Wall Street Journal (WSJ) correspondent Evan Gershkovich was caught “red-handed” trying to obtain Russian state secrets, Kremlin spokesman Dmitry Peskov has claimed. The Federal Security Service (FSB) announced on Thursday that the reporter had been detained in the city of Ekaterinburg on suspicion of espionage.
Speaking to journalists via conference call, Peskov was asked to comment on the arrest of the American citizen and whether Russia will cooperate with US security services on the issue. The spokesperson stated that he does not know the full details of the case and that the matter remains in the hands of the FSB.
However, Peskov claimed that as far as he was aware, Gershkovich had been caught in the act of trying to collect intelligence about a defense facility, in violation of Russian laws on state secrets. The correspondent, who covers news from Russia, Ukraine, and the former USSR, could face between 10 and 20 years in prison if charged with espionage.
Although Gershkovich had obtained the necessary journalistic credentials from the Foreign Ministry to work in Russia, the FSB alleges that he “acted in the interest of the US government” when he was caught during “an attempt to receive”classified intelligence.
Asked if the incident could provoke a response from US authorities regarding Russian journalists working in America, Peskov said that Moscow hopes no such retaliation will follow because “we are not talking about allegations here. He was caught in the act.”

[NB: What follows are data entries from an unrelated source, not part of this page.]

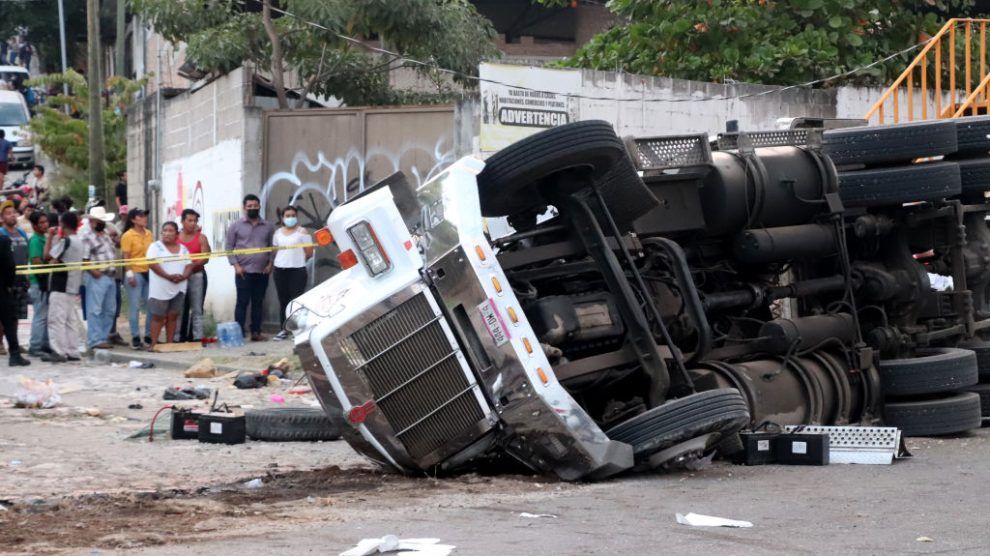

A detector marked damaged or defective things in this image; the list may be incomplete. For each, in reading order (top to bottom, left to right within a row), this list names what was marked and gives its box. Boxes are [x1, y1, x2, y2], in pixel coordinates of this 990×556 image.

detached tire [828, 120, 960, 165]
detached tire [948, 114, 990, 154]
detached tire [476, 119, 624, 217]
detached tire [840, 162, 964, 207]
overturned white truck [284, 119, 990, 480]
detached tire [880, 346, 980, 398]
detached tire [247, 406, 340, 440]
detached tire [604, 388, 752, 458]
detached tire [884, 390, 984, 438]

The WSJ has reacted to the incident by stating that it is “deeply concerned for the safety of Mr Gershkovich.”
The White House said the State Department was in direct contact with the Russian government over his detention and urged U.S. citizens living or travelling in Russia to depart immediately.
Russian Deputy Foreign Minister Sergey Ryabkov has said that the issue of potentially exchanging the WSJ journalist in a swap deal has not been raised.
Meanwhile, Russian Foreign Ministry spokeswoman Maria Zakharova has claimed that whatever Gershkovich was doing when he was detained by the FSB, it had “nothing to do with journalism.” She argued that the status of correspondent had previously been used as cover by other Western nationals attempting to obtain classified Russian intelligence.